Investors withdrew money from exchange-traded funds that buy emerging stocks and bonds as of March 20, with outflows for the past two weeks totalling US$3.82 billion ($4.88 billion).
Trump’s deadline to Tehran to reopen the Strait of Hormuz or face strikes on its power plants, expires Monday evening New York time. but he said Monday US and Iran had “very good” conversations about an end to the conflict in the Middle East.
See also: Emerging assets fall for first time this week as oil prices jump
However, oil remains above US$104 a barrel, keeping alive worries that high energy prices and strained supply lines will hurt global growth. The emerging-market stocks index is on track for a drop of more than 10% this month while the gauge of currencies has fallen more than 2%
South Korean stocks led declines, with the benchmark Kospi tumbling as much as 6.4%. China’s Shanghai Composite briefly fell below 3,800, while the STAR 50 Index dropped more than 4%. Hong Kong’s Hang Seng Index was also headed for its biggest drop since April last year, and Taiwanese stocks fell to a two-week low as foreign investors continued to be net sellers.

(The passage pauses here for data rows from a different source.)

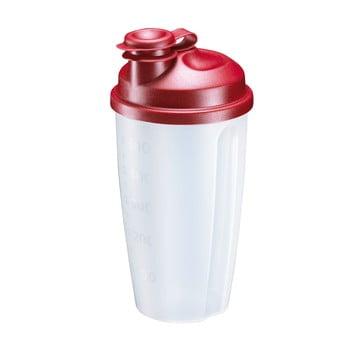 Shaker Westmark Apple, 0,5 l, roșu imagine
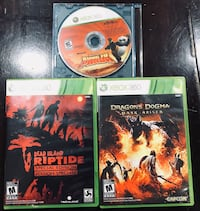 Three xbox 360 game cases Milton, L9T 6L1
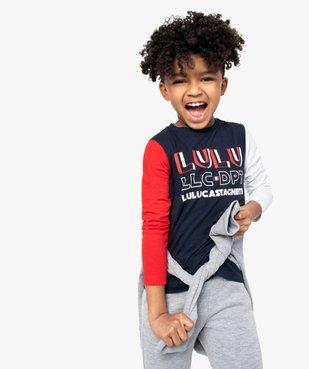 Tee-shirt garçon multicolore à manches longues – Lulu Castagnette vue1 - LULUCASTAGNETTE - GEMO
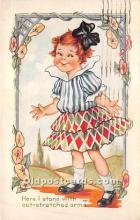val002119 - Valentines Day Post Cards Old Vintage Antique Postcards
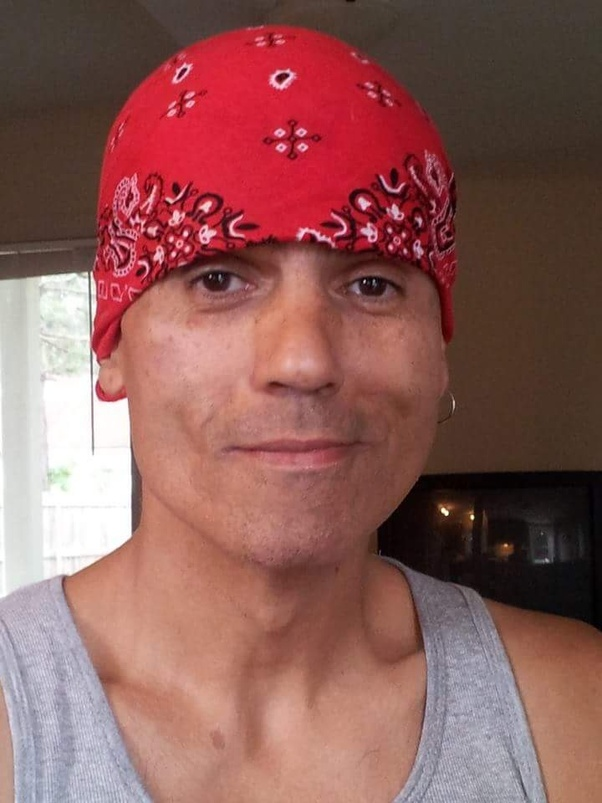 What does a youthful 55 year old man look like? - Quora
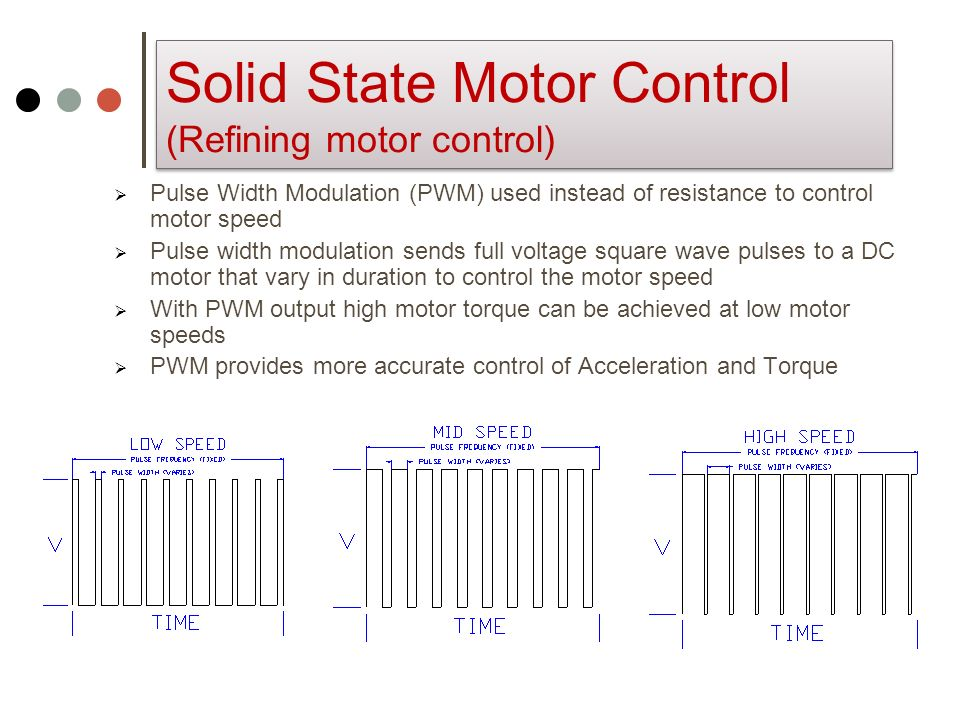 David sutton r d columbia elevator products ppt download for Solid state motor speed control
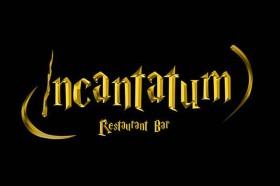16082016_170410_incantatum_restaurant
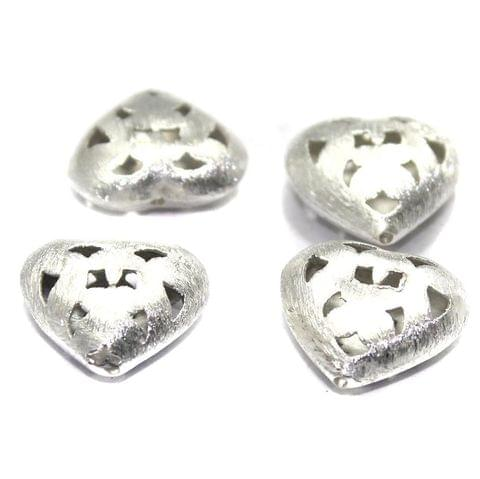 10 German Silver Brushed Beads Heart 20mm
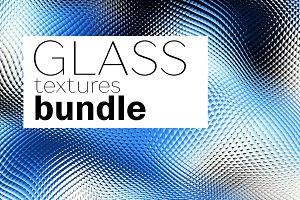35 glass trendy textures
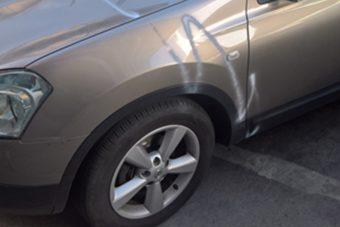 Kemény bosszú a budapesti pofátlan parkolásért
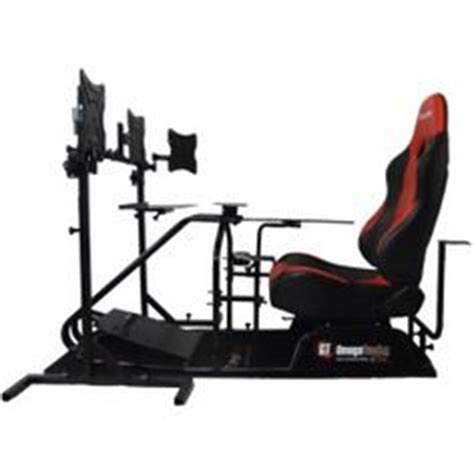 3 monitor chair gaming setup with ps3 pc surround sound system logitech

Surging oil prices due to the Iran war are weighing on the currencies of net energy importers, which are predominantly located in Asia. The Korean won slid to its weakest level against the dollar since 2009 despite the nomination of Shin Hyun Song — a senior Bank for International Settlements official seen as a hawk — as the next central bank governor. The Philippine peso traded below the key 60-per-dollar level, adding pressure on authorities to stem losses. India’s rupee plumbed a new record low.
See also: Indonesia faces record share sales to meet free-float goal
The South African rand dropped as much as 1.2% to trade at a four-month low, amid outflows from stock and bond markets. Traders at now pricing four rate hikes this year, flipping from having priced cuts just a month ago. The decline in metals prices pushed the Johannesburg stock market to the lowest since September.
South Africa’s central bank is expected to hold rates steady on Thursday but signal a hawkish stance. A similar outcome is expected of central bank meetings in Hungary, Chile and Mexico this week, with markets pricing rate hikes in all these countries over the coming year.
“Sentiment has soured across emerging markets for those on the wrong side of the Terms of Trade divide,” Citigroup Inc strategists said, referring to energy importing nations. “While emerging-market credit has historically shown resilience post-oil shocks, current price discovery in energy markets limits the normalisation of risky asset prices.”